Fahey first took to the road in earnest during Ruth’s long bout with breast cancer. Some days he’d bike for prayer and reflection; other times he’d head off to buy Ruth’s medications.
After Ruth died in September 1995 at age 48, Fahey’s mother-in-law asked what he was going to do next.
“I said, ‘I cycled 2,000 miles this summer, so I think I’ll bike across the United States,’“ Fahey recalled in an interview with the Catholic Courier, newspaper of the Rochester Diocese.
He made good on that idea the following year, beginning his cross-country trek in Newport, Ore., and ending it 35 days later at the Chesapeake Bay – traveling an average of nearly 100 miles per day.
That sparked a series of megatours that have taken Fahey all over the world: Ireland and England in 1999; Western Europe in 2002; Eastern Europe in 2004; Eastern Europe and China in 2005; more areas of China in 2006 and again in 2007; nine countries in Africa covering 7,000 miles in 2008; and Australia this past April.
In all, these globe-trotting treks have seen the 67-year-old Fahey rack up some 20,000 miles. He also has raised approximately $10,000 for the American Cancer Society in memory of his wife.
Fahey, a former banker who is now a real estate broker, said all funds he collects go to the cancer society because he finances his own travel expenses.
His home is dotted with mementos as well as photograph albums containing images of everything from the Eiffel Tower to a sign at the entrance of Lost Springs, Wyo. – population four.

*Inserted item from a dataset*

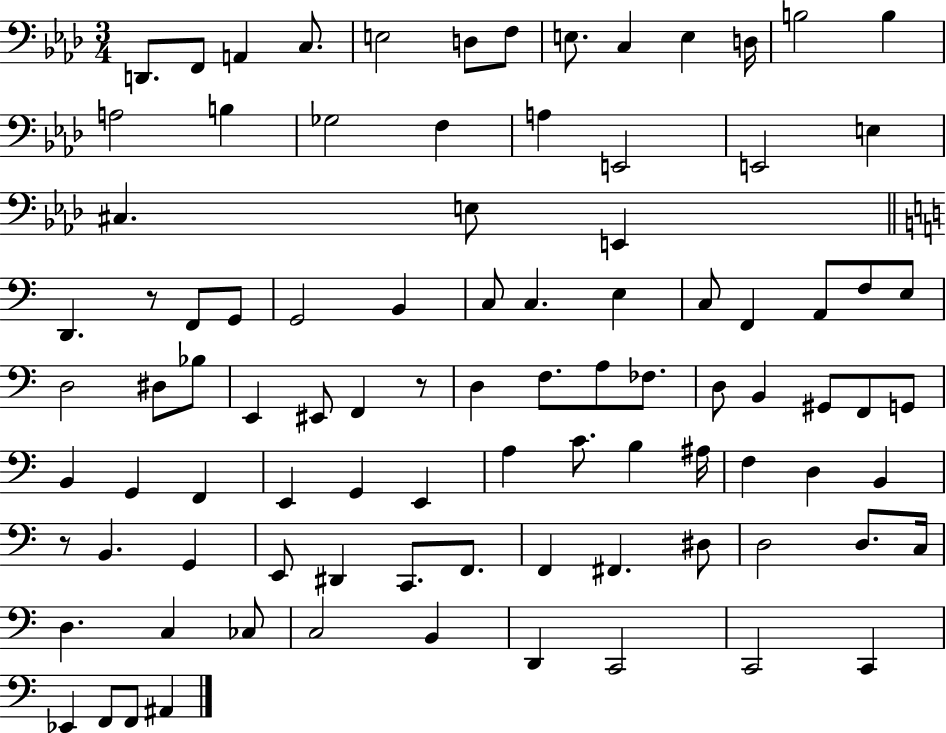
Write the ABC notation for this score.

Fahey said he prefers traveling alone. He plans his own routes as well as lodging that has included motels, hostels, the homes of kindhearted strangers, and campgrounds where he unwraps his tent and sleeping bag that make up much of the 70-pound load he carries.
Fahey observed that people of all ages and nationalities, particularly the Chinese, have extended kindness after learning about his endeavor. He’s not versed in any foreign languages, but conveys basic needed information via phrase books.

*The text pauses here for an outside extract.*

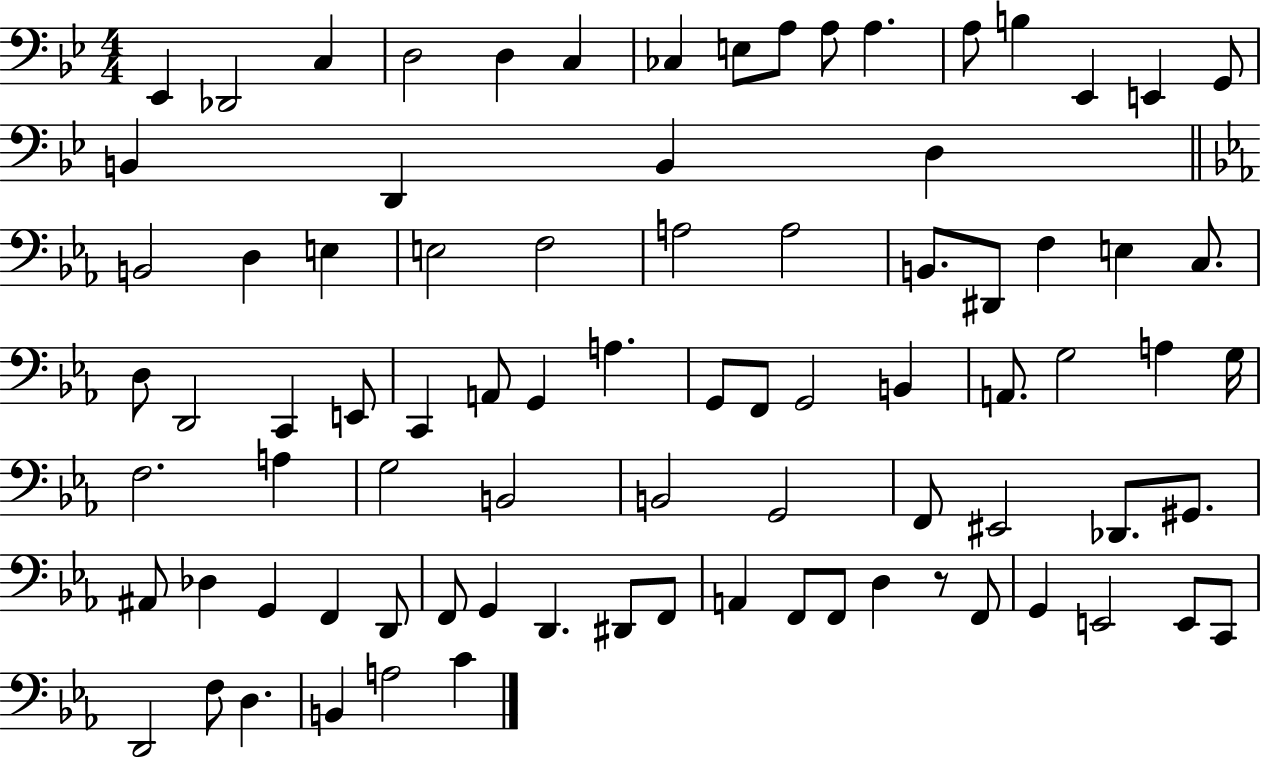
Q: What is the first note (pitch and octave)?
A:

Many of his conversations have occurred in bike-repair shops where Fahey has landed because of broken spokes and tire problems. He’s on his fourth bike since beginning his extensive traveling – a Gary Fisher Utopia hybrid model.
When not off somewhere touring, Fahey enjoys biking to weekday Masses and Communion services at his parish, St. Elizabeth Ann Seton in Hamlin, at the comparatively modest distance of six to nine miles. “I try to stay in shape,” he said, adding that he conducts bicycle-safety classes as well.

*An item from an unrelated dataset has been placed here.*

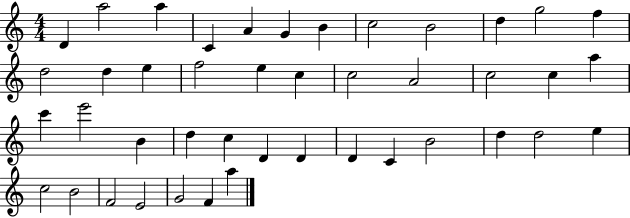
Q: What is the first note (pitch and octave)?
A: D4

Next up for Fahey is a possible trip next year along U.S. Route 1, beginning in Maine and extending 2,000 miles south to the Florida Keys; or on the Natchez Trace, a 440-mile trek through much of Tennessee and Mississippi.
He also hasn’t ruled out a tour of South America, which would be his sixth of seven continents – although he said there are no plans to complete that list by biking in Antarctica.